The revelations came as it emerged depositors in Newbridge Credit Union would have lost €1.1m in unprotected savings if it had not been taken over.
Tanaiste Eamon Gilmore confirmed 100 of the 392 credit unions in the country were being examined by the Central Bank on a case-by-case basis.
He also confirmed yesterday that not enough funding has been set aside in 20 other credit unions to cover loans not being repaid.
Mr Gilmore said 20 credit unions have reserves below the regulatory capital ratio of 10pc. He said the capital shortfall from those 20 credit unions is €11m.
Meanwhile, the directors of the former Newbridge Credit Union are to go to court to try and get the transfer of loans and savings to Permanent TSB reversed.
But Mr Gilmore said the assets and liabilities of Newbridge Credit Union had to be transferred to Permanent TSB.
"Without the transfer to Permanent TSB, Newbridge would have been liquidated," he said.
Mr Gilmore said this would have resulted in a "loss of €1.1m in unprotected savings".
The savings of individual depositors are covered up to a limit of €100,000. However, there was over €1m lodged in individual accounts above the €100,000 limit.
The Newbridge Credit Union office building is expected to "come into play" once Permanent TSB decides how to deal with its assets and liabilities.
"Clearly the building is the major asset," a government spokesman said.
Mr Gilmore said €500m has been set aside in two funds for the credit union sector and that €53.9m will be injected into Newbridge Credit Union.
This is made up of €23m cash up front to fill the black hole in deposits; €4.35m for restructuring and integration; €2m in other liabilities; and a risk share, where the State will absorb part of the losses on loans, which would need €24.7m if it had to be met now.
Mr Gilmore pointed out Newbridge Credit Union had one loan of €3.2m, 26 loans over €550,000 and 52pc of the loans exceeded the five-year repayment schedule – well above the norm.
Finance Minister Michael Noonan also briefed the Cabinet on the takeover of Newbridge Credit Union by Permanent TSB.

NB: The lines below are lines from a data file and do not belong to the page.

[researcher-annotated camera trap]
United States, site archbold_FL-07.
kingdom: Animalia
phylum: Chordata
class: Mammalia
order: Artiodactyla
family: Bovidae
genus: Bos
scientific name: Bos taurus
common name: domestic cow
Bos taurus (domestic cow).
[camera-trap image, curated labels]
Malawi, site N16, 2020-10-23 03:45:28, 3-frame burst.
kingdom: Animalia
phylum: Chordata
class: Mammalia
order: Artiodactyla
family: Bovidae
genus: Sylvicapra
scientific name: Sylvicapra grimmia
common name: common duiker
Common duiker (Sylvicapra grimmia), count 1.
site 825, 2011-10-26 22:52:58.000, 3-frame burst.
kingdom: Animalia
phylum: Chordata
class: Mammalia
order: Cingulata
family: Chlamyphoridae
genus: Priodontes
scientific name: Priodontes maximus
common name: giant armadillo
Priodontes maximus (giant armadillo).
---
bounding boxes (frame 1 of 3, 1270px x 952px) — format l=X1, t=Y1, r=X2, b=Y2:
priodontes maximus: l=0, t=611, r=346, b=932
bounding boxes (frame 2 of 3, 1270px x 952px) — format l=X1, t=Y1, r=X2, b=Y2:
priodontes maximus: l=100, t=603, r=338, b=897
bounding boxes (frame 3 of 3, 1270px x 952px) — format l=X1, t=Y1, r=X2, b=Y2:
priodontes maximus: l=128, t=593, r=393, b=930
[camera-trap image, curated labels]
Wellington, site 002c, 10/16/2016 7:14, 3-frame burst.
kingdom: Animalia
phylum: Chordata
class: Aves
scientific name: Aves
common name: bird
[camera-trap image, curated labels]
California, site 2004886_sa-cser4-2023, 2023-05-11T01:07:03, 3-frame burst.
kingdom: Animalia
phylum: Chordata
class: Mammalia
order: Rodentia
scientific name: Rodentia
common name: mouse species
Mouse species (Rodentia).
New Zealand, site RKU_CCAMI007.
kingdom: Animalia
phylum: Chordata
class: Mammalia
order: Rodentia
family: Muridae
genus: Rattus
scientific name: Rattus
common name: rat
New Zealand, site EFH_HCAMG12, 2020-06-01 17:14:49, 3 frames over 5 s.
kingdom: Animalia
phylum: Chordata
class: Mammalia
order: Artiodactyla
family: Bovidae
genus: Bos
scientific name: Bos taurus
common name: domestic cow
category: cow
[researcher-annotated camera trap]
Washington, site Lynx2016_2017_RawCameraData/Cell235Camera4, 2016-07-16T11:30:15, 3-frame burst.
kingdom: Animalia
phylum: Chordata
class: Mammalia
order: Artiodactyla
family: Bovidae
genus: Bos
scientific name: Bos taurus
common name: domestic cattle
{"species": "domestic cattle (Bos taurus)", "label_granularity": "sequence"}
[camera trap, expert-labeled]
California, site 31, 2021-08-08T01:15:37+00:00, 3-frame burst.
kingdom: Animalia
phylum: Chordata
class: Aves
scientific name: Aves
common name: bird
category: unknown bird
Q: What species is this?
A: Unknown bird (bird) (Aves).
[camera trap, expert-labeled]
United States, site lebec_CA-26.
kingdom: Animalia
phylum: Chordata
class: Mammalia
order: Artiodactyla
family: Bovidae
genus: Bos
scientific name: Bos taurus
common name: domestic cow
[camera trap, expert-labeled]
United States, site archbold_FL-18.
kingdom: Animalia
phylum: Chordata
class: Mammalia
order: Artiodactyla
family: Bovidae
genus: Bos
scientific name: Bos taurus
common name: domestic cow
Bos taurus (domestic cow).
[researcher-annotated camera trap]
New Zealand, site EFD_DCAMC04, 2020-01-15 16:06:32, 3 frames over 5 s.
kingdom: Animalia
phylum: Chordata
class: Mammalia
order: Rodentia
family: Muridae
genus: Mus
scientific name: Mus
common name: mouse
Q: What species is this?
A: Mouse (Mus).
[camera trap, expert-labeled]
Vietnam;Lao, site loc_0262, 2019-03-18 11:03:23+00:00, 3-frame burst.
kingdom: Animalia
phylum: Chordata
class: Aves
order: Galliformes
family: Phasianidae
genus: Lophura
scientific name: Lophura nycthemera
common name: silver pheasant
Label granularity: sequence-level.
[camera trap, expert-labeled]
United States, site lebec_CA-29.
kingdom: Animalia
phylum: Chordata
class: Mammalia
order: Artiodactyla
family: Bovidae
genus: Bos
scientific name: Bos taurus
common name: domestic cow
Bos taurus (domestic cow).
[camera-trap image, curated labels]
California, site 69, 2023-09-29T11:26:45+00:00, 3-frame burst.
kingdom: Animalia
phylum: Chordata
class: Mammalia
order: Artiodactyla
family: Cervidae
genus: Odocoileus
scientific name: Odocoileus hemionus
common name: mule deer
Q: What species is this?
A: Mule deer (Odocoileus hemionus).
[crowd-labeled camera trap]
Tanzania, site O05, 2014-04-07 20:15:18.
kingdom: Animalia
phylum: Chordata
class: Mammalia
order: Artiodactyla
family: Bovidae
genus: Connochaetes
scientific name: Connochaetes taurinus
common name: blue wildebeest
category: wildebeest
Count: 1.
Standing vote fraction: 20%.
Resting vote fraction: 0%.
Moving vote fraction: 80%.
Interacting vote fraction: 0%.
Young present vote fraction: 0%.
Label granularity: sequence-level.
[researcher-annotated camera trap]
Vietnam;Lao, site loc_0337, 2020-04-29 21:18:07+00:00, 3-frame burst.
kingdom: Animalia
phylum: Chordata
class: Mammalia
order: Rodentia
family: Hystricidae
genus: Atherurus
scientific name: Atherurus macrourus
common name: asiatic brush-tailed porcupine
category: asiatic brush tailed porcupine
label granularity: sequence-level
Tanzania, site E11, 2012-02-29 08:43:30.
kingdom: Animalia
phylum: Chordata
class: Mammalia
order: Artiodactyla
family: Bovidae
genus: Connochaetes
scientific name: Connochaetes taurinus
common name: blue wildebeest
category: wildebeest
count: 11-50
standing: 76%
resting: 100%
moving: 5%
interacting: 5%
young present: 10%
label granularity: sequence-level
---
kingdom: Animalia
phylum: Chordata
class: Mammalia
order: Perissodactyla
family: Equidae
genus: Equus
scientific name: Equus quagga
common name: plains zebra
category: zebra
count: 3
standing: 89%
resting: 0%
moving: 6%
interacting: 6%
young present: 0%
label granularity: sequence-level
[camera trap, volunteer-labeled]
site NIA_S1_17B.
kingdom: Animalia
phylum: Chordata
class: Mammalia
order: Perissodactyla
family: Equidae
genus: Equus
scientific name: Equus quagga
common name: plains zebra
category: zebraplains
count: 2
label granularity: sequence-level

Late last Sunday night the bust credit union was effectively wound up and its savings and loans moved to the bank.
The High Court was told the credit union was insolvent and there was an immediate need to transfer its operations to the bank to avoid a run on deposits.
Now the former directors of the board have insisted they have "done no wrong in the case of Newbridge Credit Union".
The board, which was chaired by Ben Donnelly, said they have no option but to seek to get the High Court to reverse its decision to transfer the operations of the credit union to the bank.
The claim that the board did no wrong comes despite the Central Bank insisting there had been a history of issues at the credit union which had a lot of "atypical lending".
It had a large number of big loans to developers – the type of lending that credit unions are not supposed to engage in.
But the directors have insisted: "The large loans referred to do not in themselves contribute significantly to the problems at Newbridge Credit Union.
"It was the intervention of the Central Bank, at a time when it was proving difficult for members to survive and fulfil their commitment to the credit union."
The statement maintained that the loan book of the lender continued to generate income in the past two years.